* begin *
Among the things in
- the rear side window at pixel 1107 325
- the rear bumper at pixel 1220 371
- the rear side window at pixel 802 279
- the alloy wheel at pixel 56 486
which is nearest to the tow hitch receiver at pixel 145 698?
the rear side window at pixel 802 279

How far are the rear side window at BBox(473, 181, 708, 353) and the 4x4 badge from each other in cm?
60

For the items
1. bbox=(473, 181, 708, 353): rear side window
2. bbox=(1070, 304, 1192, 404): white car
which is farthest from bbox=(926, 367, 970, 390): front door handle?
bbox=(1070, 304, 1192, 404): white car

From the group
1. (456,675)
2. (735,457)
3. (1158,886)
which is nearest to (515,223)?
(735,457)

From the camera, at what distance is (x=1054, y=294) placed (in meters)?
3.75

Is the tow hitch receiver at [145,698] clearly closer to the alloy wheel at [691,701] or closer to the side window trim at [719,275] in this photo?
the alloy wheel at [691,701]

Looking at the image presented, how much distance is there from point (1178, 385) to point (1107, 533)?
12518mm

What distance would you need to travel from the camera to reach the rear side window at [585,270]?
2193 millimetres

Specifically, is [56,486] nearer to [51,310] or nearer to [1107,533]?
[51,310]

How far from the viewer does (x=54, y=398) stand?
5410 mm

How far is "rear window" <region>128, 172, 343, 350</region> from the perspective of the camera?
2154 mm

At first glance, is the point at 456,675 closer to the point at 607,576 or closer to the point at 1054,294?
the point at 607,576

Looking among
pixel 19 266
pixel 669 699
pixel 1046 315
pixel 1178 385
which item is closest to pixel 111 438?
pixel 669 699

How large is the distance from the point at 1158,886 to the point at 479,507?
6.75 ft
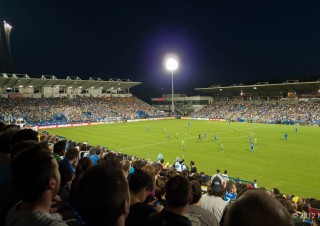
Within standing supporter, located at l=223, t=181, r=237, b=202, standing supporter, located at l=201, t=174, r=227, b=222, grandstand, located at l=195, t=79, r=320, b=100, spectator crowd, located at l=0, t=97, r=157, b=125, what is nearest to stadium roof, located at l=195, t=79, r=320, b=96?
grandstand, located at l=195, t=79, r=320, b=100

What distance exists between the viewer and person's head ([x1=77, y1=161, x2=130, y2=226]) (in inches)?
79.6

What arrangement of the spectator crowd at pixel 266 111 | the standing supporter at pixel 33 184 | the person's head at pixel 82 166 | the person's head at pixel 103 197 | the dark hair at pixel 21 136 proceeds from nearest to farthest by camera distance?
the person's head at pixel 103 197 → the standing supporter at pixel 33 184 → the dark hair at pixel 21 136 → the person's head at pixel 82 166 → the spectator crowd at pixel 266 111

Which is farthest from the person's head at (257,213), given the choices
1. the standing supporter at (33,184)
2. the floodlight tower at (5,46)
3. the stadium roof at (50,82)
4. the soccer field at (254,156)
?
the stadium roof at (50,82)

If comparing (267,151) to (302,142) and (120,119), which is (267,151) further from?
(120,119)

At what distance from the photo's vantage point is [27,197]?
2.48 metres

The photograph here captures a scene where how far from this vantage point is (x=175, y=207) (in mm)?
3316

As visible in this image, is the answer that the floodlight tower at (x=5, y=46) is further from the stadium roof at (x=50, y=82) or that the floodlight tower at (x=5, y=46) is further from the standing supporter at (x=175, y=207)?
the standing supporter at (x=175, y=207)

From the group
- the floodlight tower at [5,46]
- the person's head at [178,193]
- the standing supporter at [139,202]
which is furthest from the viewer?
the floodlight tower at [5,46]

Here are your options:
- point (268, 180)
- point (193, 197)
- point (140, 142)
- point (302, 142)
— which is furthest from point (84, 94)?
point (193, 197)

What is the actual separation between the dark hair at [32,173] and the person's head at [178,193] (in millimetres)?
1473

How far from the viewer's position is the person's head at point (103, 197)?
2.02 m

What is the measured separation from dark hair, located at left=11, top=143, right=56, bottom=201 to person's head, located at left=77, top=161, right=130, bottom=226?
0.61 meters

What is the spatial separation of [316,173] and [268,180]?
15.3 feet

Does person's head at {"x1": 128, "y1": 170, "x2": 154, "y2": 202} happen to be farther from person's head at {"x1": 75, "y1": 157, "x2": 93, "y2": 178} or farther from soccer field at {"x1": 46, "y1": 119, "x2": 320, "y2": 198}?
* end *
Pictures don't belong in the copy. Restate all the entries exactly.

Among the things in
- the rear side window at pixel 1107 325
- the rear bumper at pixel 1220 371
- the rear side window at pixel 802 279
- the alloy wheel at pixel 56 486
which is nearest to the tow hitch receiver at pixel 145 698?
the rear side window at pixel 802 279

How far are the rear side window at BBox(473, 181, 708, 353) and the 4x4 badge from each other in cm?
60

For the items
1. bbox=(473, 181, 708, 353): rear side window
2. bbox=(1070, 304, 1192, 404): white car
which is farthest from bbox=(926, 367, 970, 390): front door handle?
bbox=(1070, 304, 1192, 404): white car

From the group
1. (456,675)
2. (735,457)
3. (1158,886)
which is nearest to (515,223)?
(735,457)

From the camera, at what distance is (x=1054, y=294) placed (in meters)?
3.75

Is the tow hitch receiver at [145,698] clearly closer to the alloy wheel at [691,701] or closer to the side window trim at [719,275] in this photo?
the alloy wheel at [691,701]

Looking at the image presented, how much distance is there from point (1178, 385) to point (1107, 533)?
12518mm

What distance would you need to travel from the camera to reach the rear side window at [585,270]?
2193 millimetres

Specifically, is [56,486] nearer to [51,310] or nearer to [1107,533]?
[51,310]

How far from the viewer does (x=54, y=398) stand?
5410 mm

How far is "rear window" <region>128, 172, 343, 350</region> from the perspective of the camera?
2154 mm

At first glance, is the point at 456,675 closer to the point at 607,576 or closer to the point at 1054,294?
the point at 607,576

Looking among
pixel 19 266
pixel 669 699
pixel 1046 315
pixel 1178 385
which item is closest to pixel 111 438?
pixel 669 699

How large is the distance from the point at 1158,886 to the point at 479,507?
6.75 ft
Within standing supporter, located at l=223, t=181, r=237, b=202, standing supporter, located at l=201, t=174, r=227, b=222, grandstand, located at l=195, t=79, r=320, b=100, spectator crowd, located at l=0, t=97, r=157, b=125, what is nearest to stadium roof, located at l=195, t=79, r=320, b=96?
grandstand, located at l=195, t=79, r=320, b=100

What distance exists between the viewer and person's head ([x1=77, y1=161, x2=130, y2=226]) (in inches)?
79.6

What arrangement of the spectator crowd at pixel 266 111 | the standing supporter at pixel 33 184 | the person's head at pixel 82 166 | the person's head at pixel 103 197 | the dark hair at pixel 21 136 proceeds from nearest to farthest by camera distance?
the person's head at pixel 103 197 → the standing supporter at pixel 33 184 → the dark hair at pixel 21 136 → the person's head at pixel 82 166 → the spectator crowd at pixel 266 111

Which is farthest from the person's head at (257,213), given the choices
1. the standing supporter at (33,184)
2. the floodlight tower at (5,46)
3. the stadium roof at (50,82)
4. the soccer field at (254,156)
?
the stadium roof at (50,82)

If comparing (267,151) to (302,142) and (120,119), which is (267,151) further from?
(120,119)

At what distance from the photo's vantage point is [27,197]?
2.48 metres

The photograph here captures a scene where how far from this vantage point is (x=175, y=207) (in mm)?
3316

As visible in this image, is the answer that the floodlight tower at (x=5, y=46) is further from the stadium roof at (x=50, y=82) or that the floodlight tower at (x=5, y=46) is further from the standing supporter at (x=175, y=207)?
the standing supporter at (x=175, y=207)

From the group
- the floodlight tower at [5,46]
- the person's head at [178,193]
- the standing supporter at [139,202]
which is furthest from the viewer?
the floodlight tower at [5,46]

Here are your options:
- point (268, 180)
- point (193, 197)
- point (140, 142)
- point (302, 142)
— which is furthest from point (84, 94)?
point (193, 197)

What is the actual separation between the dark hair at [32,173] and the person's head at [178,193] (in millimetres)?
1473

How far from the viewer's position is the person's head at point (103, 197)?
2.02 m

What is the measured separation from dark hair, located at left=11, top=143, right=56, bottom=201 to person's head, located at left=77, top=161, right=130, bottom=226?
0.61 meters

What is the spatial separation of [316,173] and [268,180]?
15.3 feet

Does person's head at {"x1": 128, "y1": 170, "x2": 154, "y2": 202} happen to be farther from person's head at {"x1": 75, "y1": 157, "x2": 93, "y2": 178} or farther from soccer field at {"x1": 46, "y1": 119, "x2": 320, "y2": 198}?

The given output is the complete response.